Gezeigter Text:
————————

Angela Merkel und Chinas Premier Li kaufen ein: Hier ist der Kunde Kanzler

Auf Einkaufstour mit dem Staatsgast: Es war kein Zufall, dass Kanzlerin Angela Merkel Chinas Premier Li bei dessen Besuch den Supermarkt in der Mohrenstraße zeigte. Ein Besuch.

Staubsaugerbeutel der Größe M 48? Findet man nicht überall, und der heimische Vorrat schrumpft. Also zugreifen, zu 9,99 Euro die Schachtel. Zumal die Beutel durch den Ort des Erwerbs auch noch prominent veredelt sind: Verbrauchermarkt Ullrich in der Mohrenstraße, dicht an der Wilhelmstraße. Ein Supermarkt, den man sich merken muss, nicht nur wegen des Staubsaugers. Wo nämlich Angela Merkel regelmäßig einkauft, seit Jahren schon, wie man so hört, und manchmal bringt sie sogar weitere potenzielle Kunden von vergleichbarem Status mit, in diesem Fall Li Keqiang, Premierminister der Volksrepublik China.

Das sieht man noch seltener als die raren Beutel: Die Bundeskanzlerin am Freitagnachmittag mit rotem Einkaufskorb im Arm, wie sie sich an den Verkaufstheken vorbeischiebt, bei den Wurstwaren stehen bleibt und dem Gast aus Fernost das Sortiment erläutert, ihn einen gelben Kürbis betasten lässt, sich schließlich für zwei, drei Dinge entscheidet, zur Kasse geht und zahlt, in bar mit einem Zwanziger. Immer einen imponierenden Tross von Sicherheitsleuten, Protokollexperten, den Begleitern des Chinesen im Schlepptau – und Journalisten, Reportern, Fotografen, Kameraleuten, denn solch ein zwischen zwei staatsmännischen Terminen eingeklemmter Einkaufsbummel wäre ja sinnlos, wenn niemand draußen im Land davon erführe.

————————

Gespeicherte Zeilen:
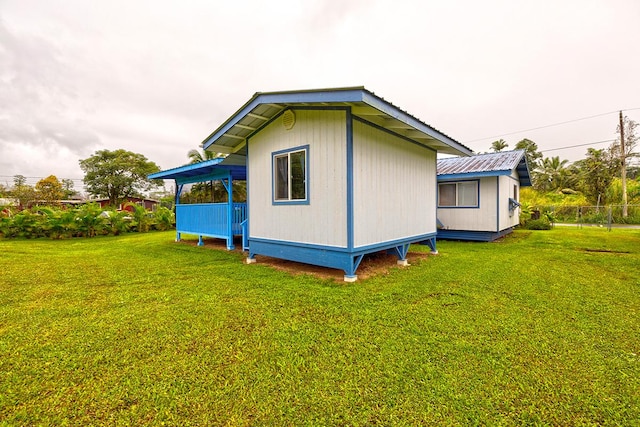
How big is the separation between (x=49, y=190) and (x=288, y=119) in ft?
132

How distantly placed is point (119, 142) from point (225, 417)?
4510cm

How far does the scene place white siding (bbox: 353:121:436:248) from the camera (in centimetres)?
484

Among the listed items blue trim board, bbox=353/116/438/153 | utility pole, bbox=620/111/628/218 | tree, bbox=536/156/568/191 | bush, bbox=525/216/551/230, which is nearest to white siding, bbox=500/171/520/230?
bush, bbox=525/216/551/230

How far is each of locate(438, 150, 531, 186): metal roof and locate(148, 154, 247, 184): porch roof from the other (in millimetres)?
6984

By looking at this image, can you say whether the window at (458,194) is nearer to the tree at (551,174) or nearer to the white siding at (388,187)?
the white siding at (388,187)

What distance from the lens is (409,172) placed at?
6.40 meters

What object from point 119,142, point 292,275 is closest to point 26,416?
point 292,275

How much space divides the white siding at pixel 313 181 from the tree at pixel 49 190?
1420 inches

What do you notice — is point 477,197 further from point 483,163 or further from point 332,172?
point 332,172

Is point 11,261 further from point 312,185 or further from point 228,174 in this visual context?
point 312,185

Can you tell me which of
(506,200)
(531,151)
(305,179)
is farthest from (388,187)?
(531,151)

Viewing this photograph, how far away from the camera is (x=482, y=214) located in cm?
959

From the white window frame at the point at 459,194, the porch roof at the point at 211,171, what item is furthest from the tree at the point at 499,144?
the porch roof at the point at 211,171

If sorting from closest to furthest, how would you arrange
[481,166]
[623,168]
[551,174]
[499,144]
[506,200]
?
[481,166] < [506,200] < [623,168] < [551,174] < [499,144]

————————

Kurze Aufgabe 1:
Gib aus dem Text über Merkels Einkauf mit Li den Abschnitt von „Auf Einkaufstour mit“ bis „der Volksrepublik China.“ wortgetreu wieder.
Kurze Aufgabe 2:
Schreib aus den Datenzeilen oben den Abschnitt von der Zeile mit „By looking at“ bis zu der Zeile mit „6.40 meters“ genau ab, beide Zeilen eingeschlossen.

Antwort 1:
Auf Einkaufstour mit dem Staatsgast: Es war kein Zufall, dass Kanzlerin Angela Merkel Chinas Premier Li bei dessen Besuch den Supermarkt in der Mohrenstraße zeigte. Ein Besuch.

Staubsaugerbeutel der Größe M 48? Findet man nicht überall, und der heimische Vorrat schrumpft. Also zugreifen, zu 9,99 Euro die Schachtel. Zumal die Beutel durch den Ort des Erwerbs auch noch prominent veredelt sind: Verbrauchermarkt Ullrich in der Mohrenstraße, dicht an der Wilhelmstraße. Ein Supermarkt, den man sich merken muss, nicht nur wegen des Staubsaugers. Wo nämlich Angela Merkel regelmäßig einkauft, seit Jahren schon, wie man so hört, und manchmal bringt sie sogar weitere potenzielle Kunden von vergleichbarem Status mit, in diesem Fall Li Keqiang, Premierminister der Volksrepublik China.

Antwort 2:
By looking at this image, can you say whether the window at (458,194) is nearer to the tree at (551,174) or nearer to the white siding at (388,187)?
the white siding at (388,187)

What distance from the lens is (409,172) placed at?
6.40 meters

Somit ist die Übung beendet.